**Текст:**
/---
В тот же вечер Салиынь зашел к Федору на квартиру.
— Организация, — сказал он, — посылает меня на юг, по специальному заданию. Ты поедешь со мной. Будешь помогать.
Сапер поначалу не дал определенного ответа. По всему было видно, что в дорогу его не особенно тянет. Но на другой день, вероятно побывав в охранке, он ехать согласился.
Это его и спасло.
На вокзале за Гришкой и Федором тянулся хвост, но когда поезд отошел, шпики отстали,
В пути, а он был длинным и сложным, — они добирались поездом до Рыбинска, волжским пароходом до Астрахани и морем до Баку, — Федор несколько раз опускал в почтовые ящики открытки, но Салнынь не подавал виду, что замечает это.
В Баку он сдал сапера местным комитетчикам и вернулся назад в Петербург.
В другом случае Никитич действовал иначе. Круче и беспощаднее. Он не только обезвредил провокатора на будущее, но и покарал за прошлое.
В легальной партийной типографии, что помещалась сначала на Литейном проспекте, а потом в Казачьем переулке, работал некий Михаил. Вместе с кавказцами, вызванными Красиным из Баку, он выпускал большевистскую литературу.
После наступления реакции полиция типографию прикрыла. Тогда Красин передислоцировал старую гвардию бакинских подпольщиков в Финляндию, и большевистская газета продолжала выходить в Выборге. Отсюда ее тайно транспортировали в Петербург.
\---
**Представленные данные:**
/---
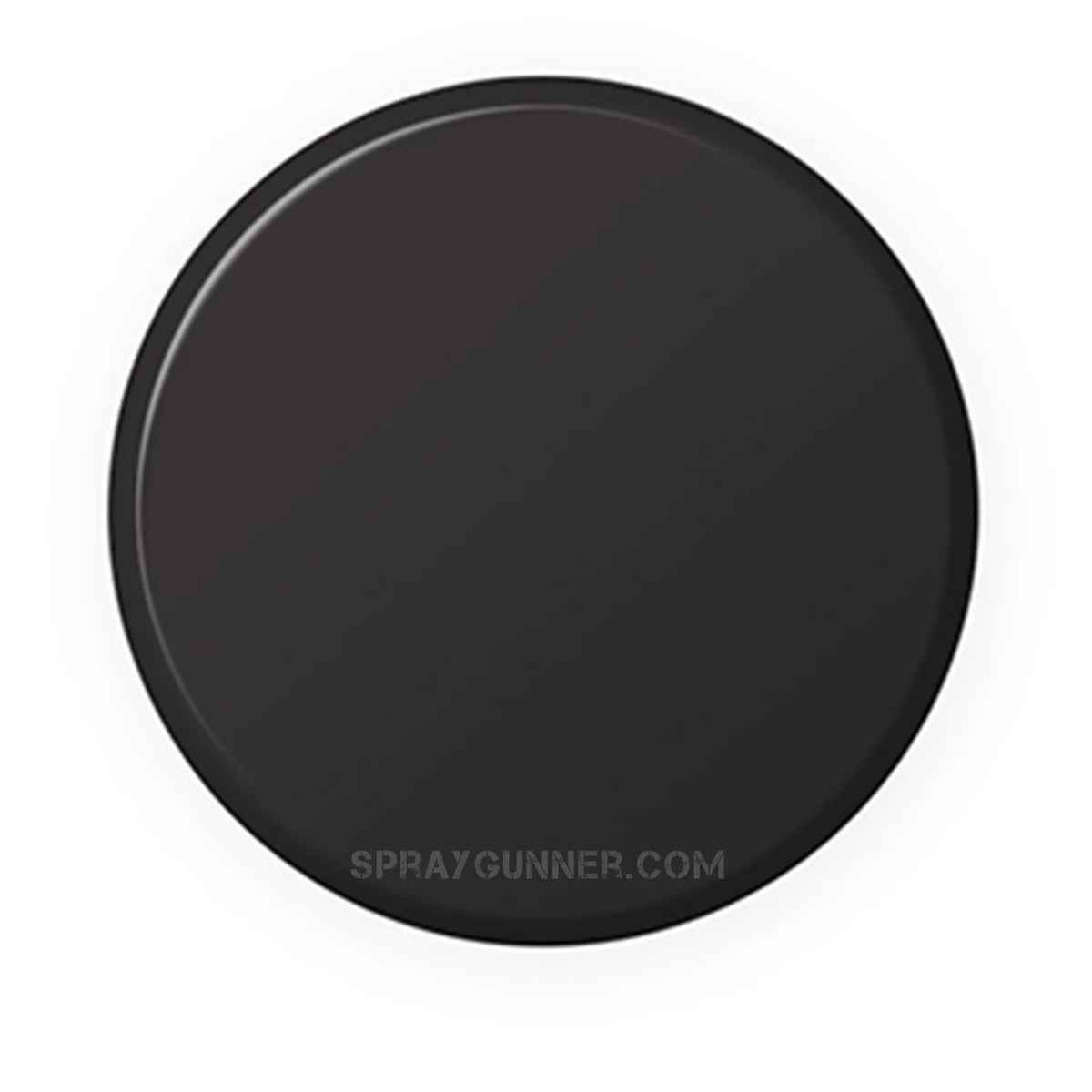 ATOM Acrylic Colors: Nato Black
\---
**Условие задания:** Продолжите текст о большевистском подполье и разоблачении провокаторов, начав сразу после его последнего предложения.

**Результат выполнения:**
Но чем дальше, тем чаще охранка стала вылавливать транспортировщиков. Искусно сплетенная Красиным сеть то и дело рвалась. За всем этим ощущалась чья-то злая и преступная рука. Обнаружить ее было трудно. Но он все же настиг ее.
После разгрома легальной типографии Михаила накрыли жандармы и завербовали. Многочисленные аресты были результатом его черных дел.
Красин вызвал Вано Стуруа и предложил:
— Убрать провокатора.
"Через неделю, — вспоминает Стуруа, — предателя не стало".
Рассказывают, что когда-то и где-то внук задал деду извечный вопрос:
— Что такое жизнь?
— Жизнь, внучек, — ответил старец, — это щепотка радостей и куча бед… Хотя, — помолчав, прибавил он, — это только кажется. Каждая беда, как только поборешь ее, становится радостью. Чем смелее и решительнее борется — человек с бедами, тем радостнее ему жить.
Беда, огромная, лихая, подобная неоглядному серому небу, сулящему долгое и затяжное ненастье, надвигалась на Красина.
А он даже не пытался бороться с ней. Ибо не допускал мысли о ней. И не один только он. Так же думали многие его друзья.
Слишком большие надежды возлагали они на победу, чтобы примириться с возможностью поражения. Слишком много сил, нервов, крови было истрачено на борьбу, чтобы допустить мысль о неудачном исходе ее.
Тем более что на первый взгляд борьба не казалась проигранной. Ее накал все еще оставался сильным, битвы — напряженными.
Надо было обладать всевидящим взором и беспощадно острым умом вождя и стратега революции, чтобы уже тогда, находясь в самой гуще событий, правильно и точно оценить характер происходящих боев — арьергардных, а не авангардных, отступательных, а не наступательных. Это дано было Ленину.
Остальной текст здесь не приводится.